• EXCERPTED TEXT
*** Begin section ***

Collaboration for Student EF Skills

In my early career as a school educator, I would always welcome visitors from the greater Los Angeles community, as I was eager to connect and collaborate with professionals to hear about their shared experiences, exchange knowledge, and be inspired as we connected over our experiences. I knew that I could only do my best work in supporting students with continued professional development and, more than that, really diving into learning from educational stakeholders and parent partnerships. 

With the post-pandemic recovery in Los Angeles, it has been a slow road back to anything but finding normalcy again in school. Yet, the time arrived this month when I was able to host a school learning specialist from a neighboring independent school to visit and collaborate with me one-on-one. It resembled the ‘olden days in education’ as I greeted her in the parking lot and embraced her with the biggest hug as we met in person for the first time.

*** End section ***

• CHECK YOUR UNDERSTANDING
A. Answer these from the post on collaboration for student EF skills:
(i) Visitors from which community did the writer welcome early in their career as a school educator?
(ii) Whom was the writer able to host this month?
(iii) Where did the writer greet the visitor?
B. Return the passage of the post on collaboration for student EF skills starting at "Collaboration for Student" and ending at "and parent partnerships.".

• RAW DATA
*** Begin section ***

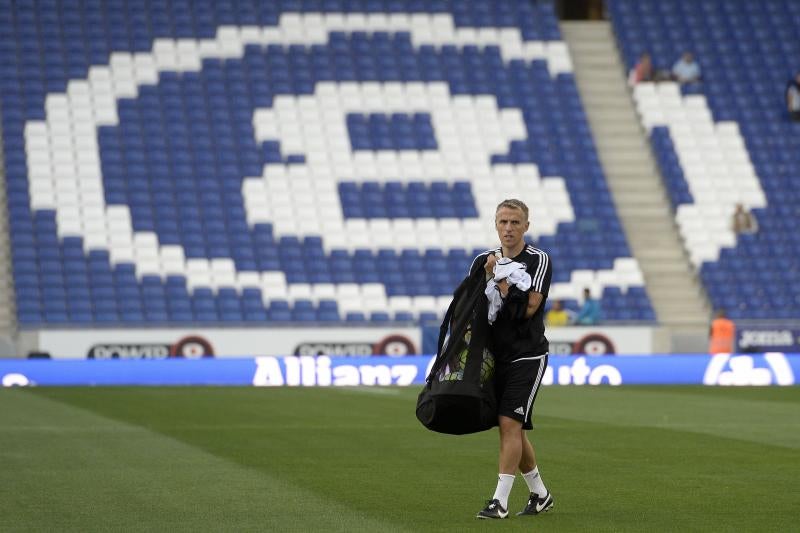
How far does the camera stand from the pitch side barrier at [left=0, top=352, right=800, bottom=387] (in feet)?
83.1

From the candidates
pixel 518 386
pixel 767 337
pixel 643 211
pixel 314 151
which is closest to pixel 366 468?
pixel 518 386

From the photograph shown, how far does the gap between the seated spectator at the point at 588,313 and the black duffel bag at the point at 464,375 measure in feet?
72.8

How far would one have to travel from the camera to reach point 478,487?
32.6ft

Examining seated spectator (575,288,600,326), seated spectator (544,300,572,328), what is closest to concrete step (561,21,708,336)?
seated spectator (575,288,600,326)

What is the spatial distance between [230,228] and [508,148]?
22.7ft

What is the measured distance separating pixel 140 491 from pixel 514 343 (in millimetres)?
2804

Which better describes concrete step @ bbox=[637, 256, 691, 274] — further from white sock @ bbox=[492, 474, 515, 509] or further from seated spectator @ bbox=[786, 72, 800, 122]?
white sock @ bbox=[492, 474, 515, 509]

*** End section ***

• SOLUTIONS IN ORDER
A.
(i) The greater Los Angeles community.
(ii) A school learning specialist from a neighboring independent school.
(iii) In the parking lot.

B.
Collaboration for Student EF Skills

In my early career as a school educator, I would always welcome visitors from the greater Los Angeles community, as I was eager to connect and collaborate with professionals to hear about their shared experiences, exchange knowledge, and be inspired as we connected over our experiences. I knew that I could only do my best work in supporting students with continued professional development and, more than that, really diving into learning from educational stakeholders and parent partnerships.